→ **Okunacak bölüm**
==============================

AKP’yi kapattırmayın, soykırımı tanıyacağız mı dediler?

AKP’yi kapattırmayın, soykırımı tanıyacağız mı dediler?

İletigönderen tuba » Cmt Tem 26, 2008 12:03

"AKP’yi kapattırmayın, soykırımı tanıyacağız" mı dediler?

Türkiye adeta Sevr sonrası süreci yaşıyor.
Garp’tan tak diye emir geliyor, Ankara şak diye yerine getiriyor.
Hatırlayın Boğazlıyan Kaymakamı Kemal Bey’in kellesi de Batılı emperyalistlere bu şekilde sunulmuştu.
Birinci Dünya Savaşı’nda yaşanan tehcirin faturası bu yiğit mülkiyelinin şahsında Türk ulusuna kesilmişti.
Bugün yaşananlar da tıpkı o dönemi çağrıştırıyor.

==============================

→ **Çıkarılan veriler**
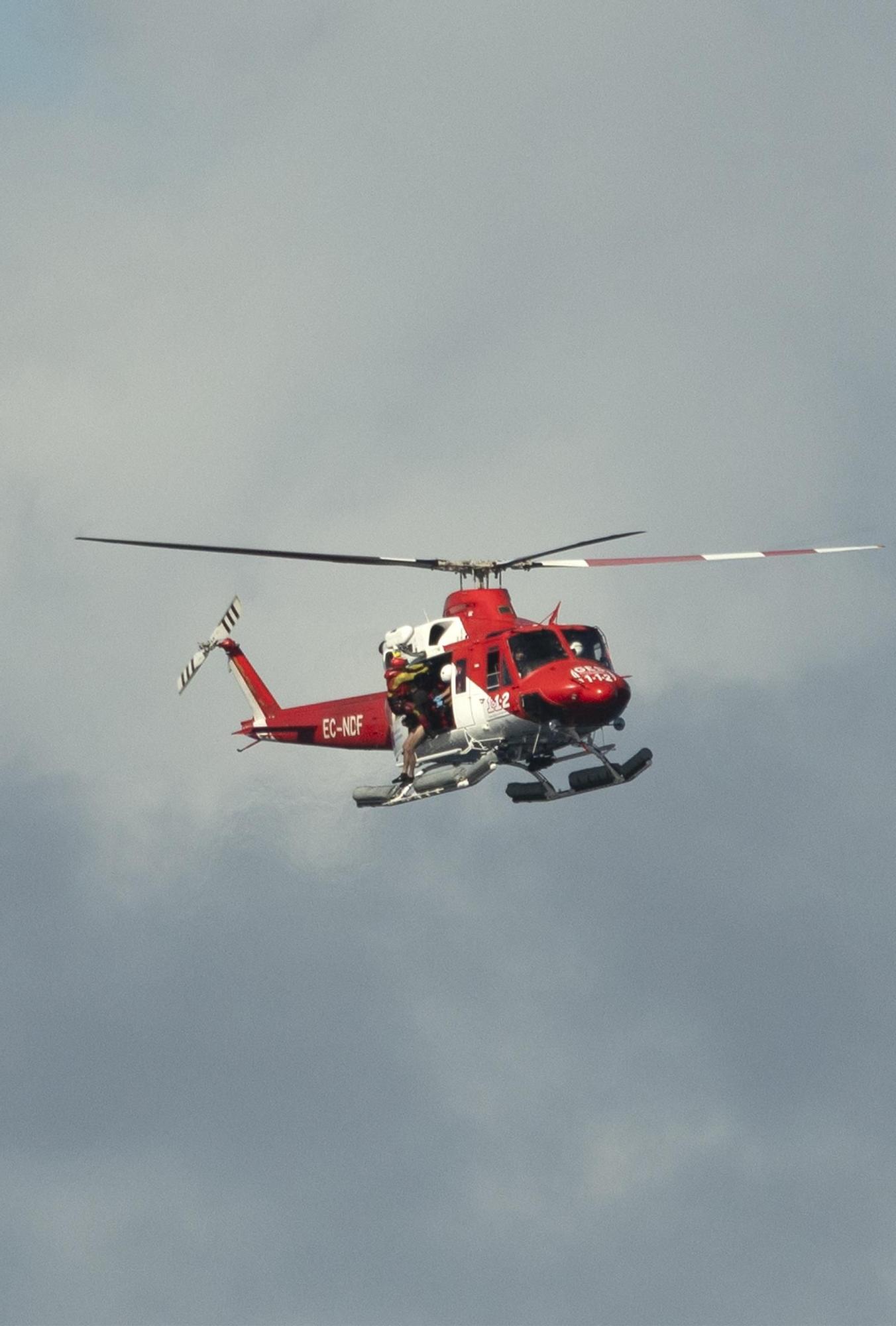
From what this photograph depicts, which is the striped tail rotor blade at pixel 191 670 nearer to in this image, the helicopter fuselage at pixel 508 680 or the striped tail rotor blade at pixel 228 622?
the striped tail rotor blade at pixel 228 622

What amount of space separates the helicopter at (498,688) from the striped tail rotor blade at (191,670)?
6.06 meters

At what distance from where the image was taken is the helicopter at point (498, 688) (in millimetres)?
52125

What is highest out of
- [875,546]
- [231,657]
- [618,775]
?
[231,657]

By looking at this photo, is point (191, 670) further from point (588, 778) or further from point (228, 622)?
point (588, 778)

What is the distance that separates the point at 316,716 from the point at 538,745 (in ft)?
23.5

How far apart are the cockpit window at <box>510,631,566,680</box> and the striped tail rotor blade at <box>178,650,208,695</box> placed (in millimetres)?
10182

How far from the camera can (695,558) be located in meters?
53.8

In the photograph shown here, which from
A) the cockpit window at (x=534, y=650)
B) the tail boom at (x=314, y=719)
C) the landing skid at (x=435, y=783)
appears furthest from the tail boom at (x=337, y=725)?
the cockpit window at (x=534, y=650)

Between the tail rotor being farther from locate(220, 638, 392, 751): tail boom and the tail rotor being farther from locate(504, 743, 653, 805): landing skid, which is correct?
locate(504, 743, 653, 805): landing skid

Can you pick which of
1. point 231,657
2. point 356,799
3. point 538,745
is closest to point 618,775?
point 538,745

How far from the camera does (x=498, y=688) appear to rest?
5294cm

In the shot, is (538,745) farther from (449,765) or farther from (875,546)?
(875,546)

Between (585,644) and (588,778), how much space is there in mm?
2859

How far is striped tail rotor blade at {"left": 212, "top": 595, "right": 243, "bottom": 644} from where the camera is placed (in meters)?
62.3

==============================

→ **Verilen görev**
Okunacak bölümü, "Hatırlayın Boğazlıyan Kaymakamı" sözlerini içeren yerden başlayıp "o dönemi çağrıştırıyor." sözlerinden sonra bitecek biçimde, "yiğit" yerine "cesur" koyarak güncelleyin. Veriler, okunacak bölümden bağımsız ayrı bir malzemedir.

→ **Görevin çözümü**
Hatırlayın Boğazlıyan Kaymakamı Kemal Bey’in kellesi de Batılı emperyalistlere bu şekilde sunulmuştu.
Birinci Dünya Savaşı’nda yaşanan tehcirin faturası bu cesur mülkiyelinin şahsında Türk ulusuna kesilmişti.
Bugün yaşananlar da tıpkı o dönemi çağrıştırıyor.